Huawei’s own developed Kirin 950 is appearing to be a very capable ‘system on a chip’. In addition to being fabricated on TSMC’s 16 nm FinFET process, the chipset will be running an octa-core processor, where one-half of the processor will comprise up of Cortex-A72 cores running at a speed of 2.4 GHz. Now, the latest benchmarks of Kirin 950 have been leaked, and from the looks of it, the chipset will outgun several upcoming high-performing SoCs.
Kirin 950 Benchmark Leaks Reveal That The Chipset Is Easily Able To Exceed The Scores Of Exynos 7420
An image originating from China reveals that Kirin 950 is not only processed on the 16 nm FinFET process, but the Cortex-A72 cores running at a clock speed of 2.4 GHz are sufficient enough to outrun Exynos 7420. Perhaps the biggest difference in performance is the presence of these four Cortex-A72, which will outclass the four Cortex-A57 cores present in Samsung’s current flagship SoC. Given below are the scores of both chipsets taken from their Geekbench benchmarking results.
- Single-core test: 1,909 points
- Multi-core test: 6,096 points
- Single-core test: 1,486 points
- Multi-core test: 4,970 points
It can clearly be seen that Kirin 950 has a comprehensive lead over Exynos 7420. However, Huawei is not going to have the last laugh just yet.
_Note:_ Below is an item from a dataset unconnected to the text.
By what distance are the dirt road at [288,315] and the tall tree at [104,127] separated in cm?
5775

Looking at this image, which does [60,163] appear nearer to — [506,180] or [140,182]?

Earlier, we published a report where the benchmarking results of Samsung’s Mongoose SoC were leaked, and from what we have seen, Samsung is also developing a SoC contender to take on the future mobile chipsets that are going to be found in handsets during the 12 month period of 2016.
Similar to Apple’s A8 SoC, Kirin 950 will also have an i7 co-processor present it, summarizing that Huawei is going make sufficient breathing room for the primary processors to work their magic. Since this is just another leak, we are going to have to treat it with a grain of salt and wait for more details to pour in before we can provide a more conclusive analysis regarding performance. On a side note, 2016 is going to be a fantastic year as far as mobile computing performance is concerned.